Trio argues that it is somehow unfair to put the burden on the creditor or lessor to seek relief. For this proposition, Trio again relies on the Fred Sanders case in *437 which the court stated that "the debtor is generally well aware in advance that a bankruptcy may be necessary and can plan ahead to decide which leases should be retained." In re Fred Sanders Co. 22 B.R. 902, 907 (Bktcy.E.D.Mich.1982). This statement, purportedly quoting from a Senate Judiciary Committee report, is not only naive, it is contrary to the whole spirit of the Bankruptcy Code which is to put the burden on creditors to protect their interests. In addition to a number of executory contracts and leases, a Chapter 11 debtor may have a number of secured creditors. To expect debtors to sort out all the secured creditors and unexpired leases and contracts at the inception of a case and make arrangements with each creditor is unrealistic.
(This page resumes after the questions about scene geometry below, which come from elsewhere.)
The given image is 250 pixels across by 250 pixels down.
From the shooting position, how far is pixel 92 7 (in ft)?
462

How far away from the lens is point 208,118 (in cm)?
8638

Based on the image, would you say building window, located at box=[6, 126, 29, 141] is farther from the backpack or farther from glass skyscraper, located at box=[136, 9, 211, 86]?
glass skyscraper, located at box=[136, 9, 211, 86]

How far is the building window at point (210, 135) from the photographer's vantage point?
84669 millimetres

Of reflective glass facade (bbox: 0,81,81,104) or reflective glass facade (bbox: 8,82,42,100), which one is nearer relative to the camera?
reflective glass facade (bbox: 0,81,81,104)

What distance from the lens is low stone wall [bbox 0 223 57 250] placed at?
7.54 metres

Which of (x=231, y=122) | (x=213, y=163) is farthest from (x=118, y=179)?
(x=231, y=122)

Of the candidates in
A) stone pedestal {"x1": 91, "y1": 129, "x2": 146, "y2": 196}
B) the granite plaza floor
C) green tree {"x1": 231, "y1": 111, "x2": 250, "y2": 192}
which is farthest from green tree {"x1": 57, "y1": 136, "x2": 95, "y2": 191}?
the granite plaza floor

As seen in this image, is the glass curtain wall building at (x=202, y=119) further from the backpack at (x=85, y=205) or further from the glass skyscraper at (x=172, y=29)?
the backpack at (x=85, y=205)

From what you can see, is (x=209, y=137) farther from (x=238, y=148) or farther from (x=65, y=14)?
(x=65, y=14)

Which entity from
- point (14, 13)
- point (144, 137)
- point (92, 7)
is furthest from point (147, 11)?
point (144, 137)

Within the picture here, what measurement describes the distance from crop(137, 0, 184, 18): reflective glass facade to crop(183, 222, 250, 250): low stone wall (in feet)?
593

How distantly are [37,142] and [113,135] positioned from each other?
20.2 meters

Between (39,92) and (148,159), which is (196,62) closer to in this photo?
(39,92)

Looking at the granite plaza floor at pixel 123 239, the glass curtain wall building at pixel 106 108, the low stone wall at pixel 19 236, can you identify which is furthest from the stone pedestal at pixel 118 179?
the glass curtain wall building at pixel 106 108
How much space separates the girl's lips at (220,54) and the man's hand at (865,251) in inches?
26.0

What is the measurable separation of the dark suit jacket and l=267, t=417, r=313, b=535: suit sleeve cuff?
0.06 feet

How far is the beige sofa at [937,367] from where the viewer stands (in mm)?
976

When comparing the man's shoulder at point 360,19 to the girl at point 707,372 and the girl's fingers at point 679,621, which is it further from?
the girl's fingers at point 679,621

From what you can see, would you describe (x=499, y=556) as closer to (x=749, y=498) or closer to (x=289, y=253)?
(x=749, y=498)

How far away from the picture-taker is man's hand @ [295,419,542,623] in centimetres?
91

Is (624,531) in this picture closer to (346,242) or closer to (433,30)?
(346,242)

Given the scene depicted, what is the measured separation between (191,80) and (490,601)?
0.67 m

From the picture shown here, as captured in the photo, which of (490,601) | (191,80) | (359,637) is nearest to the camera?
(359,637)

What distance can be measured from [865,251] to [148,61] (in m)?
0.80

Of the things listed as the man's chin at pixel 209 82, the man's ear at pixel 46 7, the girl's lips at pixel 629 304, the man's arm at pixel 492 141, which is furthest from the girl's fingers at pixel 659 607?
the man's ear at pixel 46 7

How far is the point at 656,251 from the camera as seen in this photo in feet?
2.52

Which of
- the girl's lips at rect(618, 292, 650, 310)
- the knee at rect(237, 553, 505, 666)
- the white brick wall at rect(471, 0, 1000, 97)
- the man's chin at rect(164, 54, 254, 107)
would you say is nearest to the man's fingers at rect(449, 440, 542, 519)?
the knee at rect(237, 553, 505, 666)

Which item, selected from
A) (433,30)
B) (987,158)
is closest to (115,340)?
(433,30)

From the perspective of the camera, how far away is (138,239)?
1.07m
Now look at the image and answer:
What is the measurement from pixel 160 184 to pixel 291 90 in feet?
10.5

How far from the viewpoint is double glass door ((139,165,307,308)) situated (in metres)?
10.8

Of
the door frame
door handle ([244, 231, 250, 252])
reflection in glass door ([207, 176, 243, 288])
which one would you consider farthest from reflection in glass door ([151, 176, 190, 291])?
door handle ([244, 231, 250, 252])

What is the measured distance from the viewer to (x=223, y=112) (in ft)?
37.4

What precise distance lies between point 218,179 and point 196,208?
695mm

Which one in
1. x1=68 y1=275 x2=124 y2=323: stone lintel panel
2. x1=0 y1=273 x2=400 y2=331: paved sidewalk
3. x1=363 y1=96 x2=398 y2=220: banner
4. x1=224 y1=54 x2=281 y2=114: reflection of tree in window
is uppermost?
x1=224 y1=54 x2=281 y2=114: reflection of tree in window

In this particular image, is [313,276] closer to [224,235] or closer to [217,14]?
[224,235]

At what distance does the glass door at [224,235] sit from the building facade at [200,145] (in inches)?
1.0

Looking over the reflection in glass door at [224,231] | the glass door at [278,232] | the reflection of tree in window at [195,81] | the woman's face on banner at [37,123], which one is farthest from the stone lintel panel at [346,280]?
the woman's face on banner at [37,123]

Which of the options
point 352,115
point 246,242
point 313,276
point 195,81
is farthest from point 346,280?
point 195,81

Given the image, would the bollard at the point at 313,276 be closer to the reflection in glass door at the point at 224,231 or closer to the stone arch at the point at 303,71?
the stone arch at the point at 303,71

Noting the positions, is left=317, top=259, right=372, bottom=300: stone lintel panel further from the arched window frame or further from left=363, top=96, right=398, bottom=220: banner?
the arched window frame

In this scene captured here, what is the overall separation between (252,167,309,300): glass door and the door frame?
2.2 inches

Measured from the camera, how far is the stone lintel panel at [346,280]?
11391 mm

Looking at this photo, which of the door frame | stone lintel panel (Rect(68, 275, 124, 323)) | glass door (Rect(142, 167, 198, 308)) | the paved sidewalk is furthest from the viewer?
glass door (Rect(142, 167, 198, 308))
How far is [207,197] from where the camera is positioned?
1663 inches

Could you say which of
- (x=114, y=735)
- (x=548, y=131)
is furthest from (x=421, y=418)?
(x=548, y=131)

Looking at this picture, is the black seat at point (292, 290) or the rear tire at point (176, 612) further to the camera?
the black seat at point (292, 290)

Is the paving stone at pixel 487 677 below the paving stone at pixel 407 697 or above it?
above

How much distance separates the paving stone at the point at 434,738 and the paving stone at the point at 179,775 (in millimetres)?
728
If a secured creditor or lessor is to receive adequate protection, it must request it.
Having failed to affirmatively seek adequate protection for its interest in the leased property, Trio is now in the unenviable position of not receiving anything for the time that the leased property was in the possession of the debtor.
THEREFORE, IT IS ORDERED:
The request of Trio Leasing for payment of an administrative expense is denied.